To find eₓ and e˙ₓ for the function s(x) =
`e^(-μx)`, eₓ is simply the function itself, which is
`e^(-μx)`.

This represents the value of the function s(x) at a given x. For e˙ₓ, it requires taking the derivative of s(x) with respect to x.

The derivative of
`e^(-μx)`with respect to x is found using the chain rule.

The derivative of
`e^(-μx)` is
`-μe^(-μx)`, where -μ is the constant multiplied by the original function,
`e^(-μx)`, and the negative sign indicates the function's decreasing behavior as x increases.

So,

for
`s(x) = e^(-μx):`

`eₓ = e^(-μx)`

`e˙ₓ = s'(x) = d/dx(e^(-μx)) = -μe^(-μx)`

These expressions showcase how eₓ represents the original function itself, while e˙ₓ represents the rate of change or the derivative of the function with respect to x.

The negative sign in e˙ₓ indicates that the function is decreasing as x increases due to the negative exponential term.
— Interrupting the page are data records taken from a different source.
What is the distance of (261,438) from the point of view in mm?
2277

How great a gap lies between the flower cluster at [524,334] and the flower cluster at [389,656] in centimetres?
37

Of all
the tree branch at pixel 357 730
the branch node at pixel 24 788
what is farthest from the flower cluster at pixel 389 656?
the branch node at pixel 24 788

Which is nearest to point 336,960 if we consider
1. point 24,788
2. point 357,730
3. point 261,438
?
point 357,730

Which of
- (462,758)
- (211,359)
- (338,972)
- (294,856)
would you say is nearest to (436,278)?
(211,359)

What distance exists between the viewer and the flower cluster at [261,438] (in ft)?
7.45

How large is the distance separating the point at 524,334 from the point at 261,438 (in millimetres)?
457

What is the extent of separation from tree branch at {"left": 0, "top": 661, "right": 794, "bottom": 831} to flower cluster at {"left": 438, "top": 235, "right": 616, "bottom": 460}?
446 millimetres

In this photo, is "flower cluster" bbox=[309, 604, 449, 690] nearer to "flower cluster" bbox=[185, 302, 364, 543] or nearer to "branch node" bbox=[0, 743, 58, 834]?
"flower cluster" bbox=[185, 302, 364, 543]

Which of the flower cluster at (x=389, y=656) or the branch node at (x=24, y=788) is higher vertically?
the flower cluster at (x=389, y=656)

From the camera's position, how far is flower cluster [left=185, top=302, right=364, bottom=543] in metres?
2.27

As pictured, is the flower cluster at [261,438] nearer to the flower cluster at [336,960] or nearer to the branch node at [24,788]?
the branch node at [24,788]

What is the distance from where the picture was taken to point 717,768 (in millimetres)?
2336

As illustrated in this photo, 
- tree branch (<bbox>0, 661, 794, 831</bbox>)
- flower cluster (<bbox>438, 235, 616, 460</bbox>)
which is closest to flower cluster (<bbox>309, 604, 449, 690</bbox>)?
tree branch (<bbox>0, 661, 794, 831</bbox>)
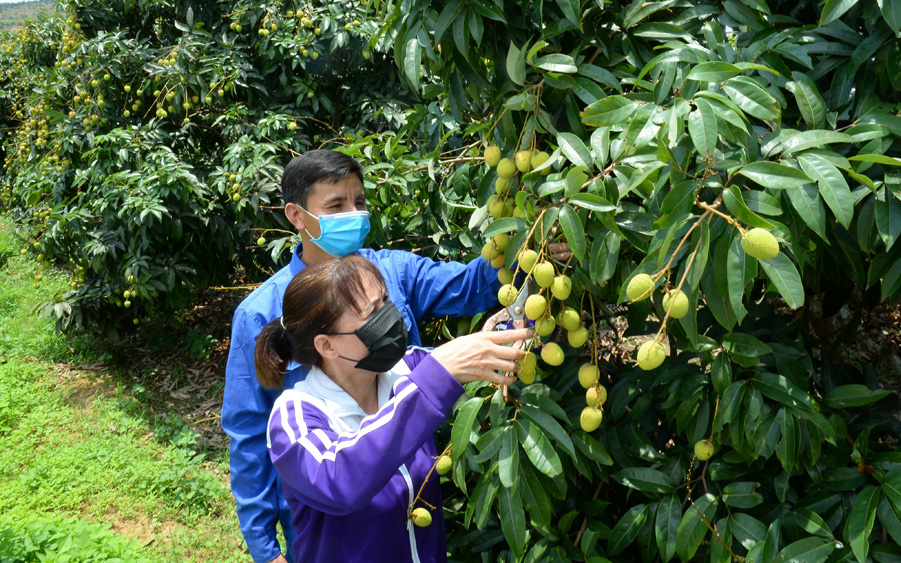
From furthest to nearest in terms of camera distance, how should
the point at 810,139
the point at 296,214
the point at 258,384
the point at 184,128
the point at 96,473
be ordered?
1. the point at 184,128
2. the point at 96,473
3. the point at 296,214
4. the point at 258,384
5. the point at 810,139

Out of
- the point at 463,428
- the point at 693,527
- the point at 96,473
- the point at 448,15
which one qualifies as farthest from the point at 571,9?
the point at 96,473

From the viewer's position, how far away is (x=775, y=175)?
1.07 m

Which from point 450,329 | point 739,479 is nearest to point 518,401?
point 739,479

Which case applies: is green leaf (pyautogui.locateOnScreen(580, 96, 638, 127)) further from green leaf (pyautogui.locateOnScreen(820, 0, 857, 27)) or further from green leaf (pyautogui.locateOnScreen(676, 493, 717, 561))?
green leaf (pyautogui.locateOnScreen(676, 493, 717, 561))

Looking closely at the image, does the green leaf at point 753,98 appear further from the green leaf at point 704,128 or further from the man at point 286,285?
the man at point 286,285

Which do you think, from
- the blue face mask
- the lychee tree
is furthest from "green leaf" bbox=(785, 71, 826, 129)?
the blue face mask

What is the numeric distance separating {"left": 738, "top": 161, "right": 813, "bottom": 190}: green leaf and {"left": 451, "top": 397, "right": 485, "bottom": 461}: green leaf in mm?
691

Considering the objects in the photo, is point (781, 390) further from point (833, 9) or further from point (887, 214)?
point (833, 9)

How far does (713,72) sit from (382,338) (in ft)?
2.86

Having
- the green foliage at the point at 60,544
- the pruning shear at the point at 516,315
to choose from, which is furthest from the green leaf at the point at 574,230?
the green foliage at the point at 60,544

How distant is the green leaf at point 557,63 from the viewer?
138 cm

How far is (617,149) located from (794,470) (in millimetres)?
808

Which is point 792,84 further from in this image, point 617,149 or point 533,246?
point 533,246

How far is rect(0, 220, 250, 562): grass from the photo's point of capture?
3.45 metres
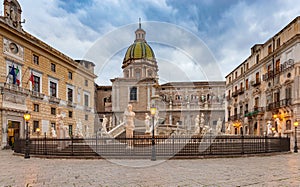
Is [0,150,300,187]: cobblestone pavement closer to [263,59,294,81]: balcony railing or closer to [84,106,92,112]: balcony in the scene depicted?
[263,59,294,81]: balcony railing

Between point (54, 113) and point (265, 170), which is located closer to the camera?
point (265, 170)

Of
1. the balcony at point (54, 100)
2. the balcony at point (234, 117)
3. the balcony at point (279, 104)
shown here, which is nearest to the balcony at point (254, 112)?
the balcony at point (279, 104)

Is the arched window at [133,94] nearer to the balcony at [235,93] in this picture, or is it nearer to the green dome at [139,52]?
the green dome at [139,52]

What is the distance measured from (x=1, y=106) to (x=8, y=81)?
241 cm

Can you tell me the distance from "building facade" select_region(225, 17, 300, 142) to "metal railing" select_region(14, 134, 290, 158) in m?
10.7

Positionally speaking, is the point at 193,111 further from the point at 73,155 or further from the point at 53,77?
the point at 73,155

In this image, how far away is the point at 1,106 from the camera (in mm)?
20891

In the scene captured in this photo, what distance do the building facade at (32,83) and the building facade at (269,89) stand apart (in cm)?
2144

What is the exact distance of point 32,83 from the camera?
78.0 feet

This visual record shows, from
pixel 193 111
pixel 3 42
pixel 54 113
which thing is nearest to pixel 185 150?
pixel 3 42

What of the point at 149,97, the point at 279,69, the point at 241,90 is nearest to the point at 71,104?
the point at 149,97

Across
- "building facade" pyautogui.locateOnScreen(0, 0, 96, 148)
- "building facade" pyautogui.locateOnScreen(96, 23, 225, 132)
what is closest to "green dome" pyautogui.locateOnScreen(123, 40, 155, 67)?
"building facade" pyautogui.locateOnScreen(96, 23, 225, 132)

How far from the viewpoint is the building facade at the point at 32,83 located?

This differentiation helps in understanding the behavior of the function over the given domain, particularly in modeling scenarios where exponential decay or decreasing trends are involved.

Answer 2

To find eₓ and e˙ₓ for the function s(x) = e^(-μx), eₓ is simply the function itself, which is e^(-μx).

eₓ = s(x) = e^(-μx)

e˙ₓ = s'(x) = -μe^(-μx)

Step-by-step explanation:

To find eₓ and e˙ₓ for the function s(x) = e^(-μx), eₓ is simply the function itself, which is e^(-μx). This represents the value of the function s(x) at a given x. For e˙ₓ, it requires taking the derivative of s(x) with respect to x. The derivative of e^(-μx) with respect to x is found using the chain rule. The derivative of e^(-μx) is -μe^(-μx), where -μ is the constant multiplied by the original function, e^(-μx), and the negative sign indicates the function's decreasing behavior as x increases.

So,

for s(x) = e^(-μx):

eₓ = e^(-μx)

e˙ₓ = s'(x) = d/dx(e^(-μx)) = -μe^(-μx)

These expressions showcase how eₓ represents the original function itself, while e˙ₓ represents the rate of change or the derivative of the function with respect to x. The negative sign in e˙ₓ indicates that the function is decreasing as x increases due to the negative exponential term.

This differentiation helps in understanding the behavior of the function over the given domain, particularly in modeling scenarios where exponential decay or decreasing trends are involved.